### EXERCISE PROMPT:
The answer is to be an exact copy of the lines below running from the line with "[camera trap, expert-labeled]" down to the line with "common name: domestic cow", both ends included, and nothing more.

### DATA FOR REVIEW:
# # # #

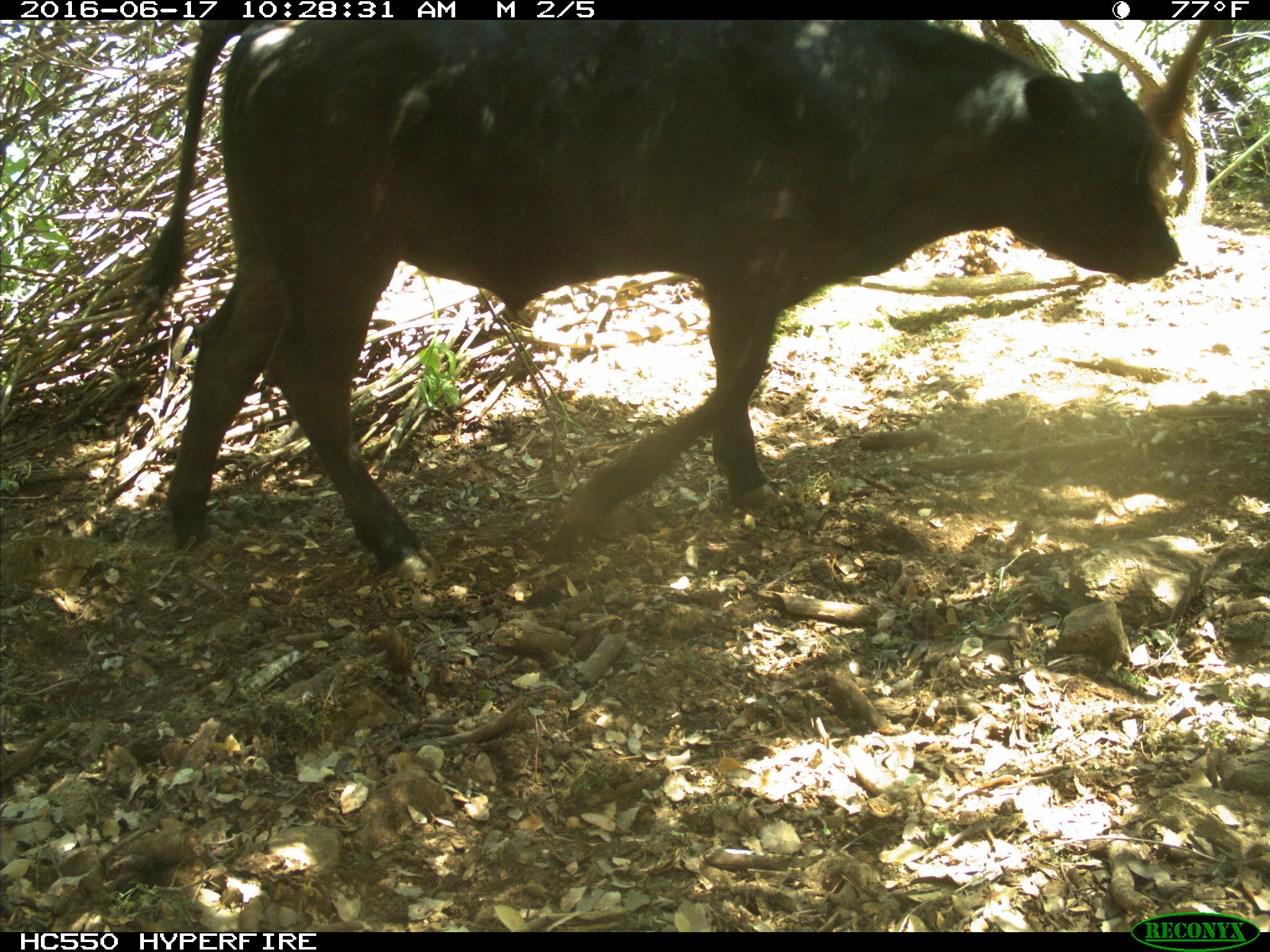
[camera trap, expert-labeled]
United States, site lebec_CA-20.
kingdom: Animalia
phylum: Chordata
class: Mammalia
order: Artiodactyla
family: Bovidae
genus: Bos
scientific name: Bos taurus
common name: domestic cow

# # # #

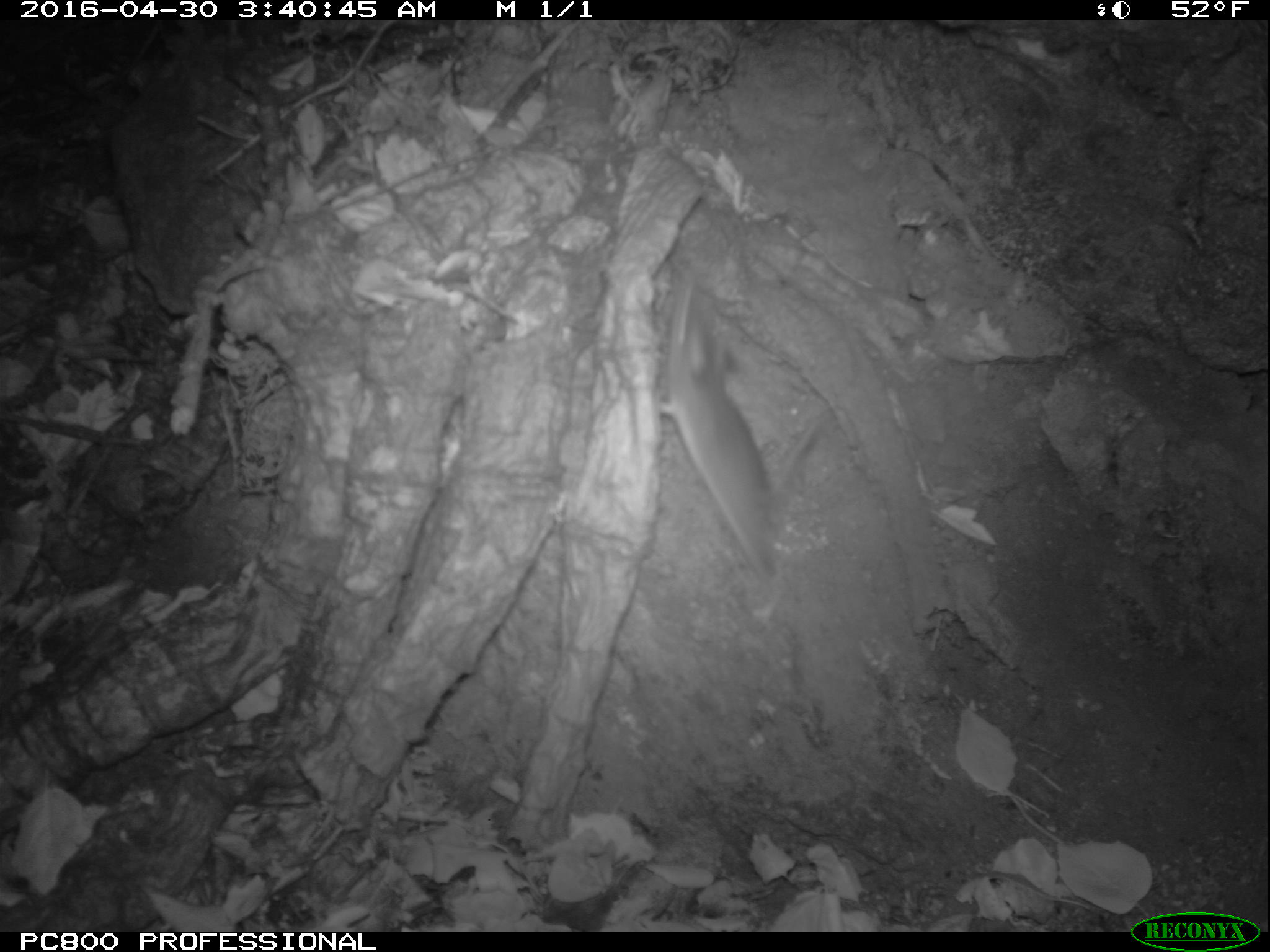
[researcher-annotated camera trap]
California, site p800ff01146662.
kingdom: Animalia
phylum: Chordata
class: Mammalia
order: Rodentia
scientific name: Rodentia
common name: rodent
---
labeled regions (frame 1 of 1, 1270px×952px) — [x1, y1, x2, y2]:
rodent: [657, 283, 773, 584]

# # # #

### SOLUTION FOR THIS PROBLEM:
[camera trap, expert-labeled]
United States, site lebec_CA-20.
kingdom: Animalia
phylum: Chordata
class: Mammalia
order: Artiodactyla
family: Bovidae
genus: Bos
scientific name: Bos taurus
common name: domestic cow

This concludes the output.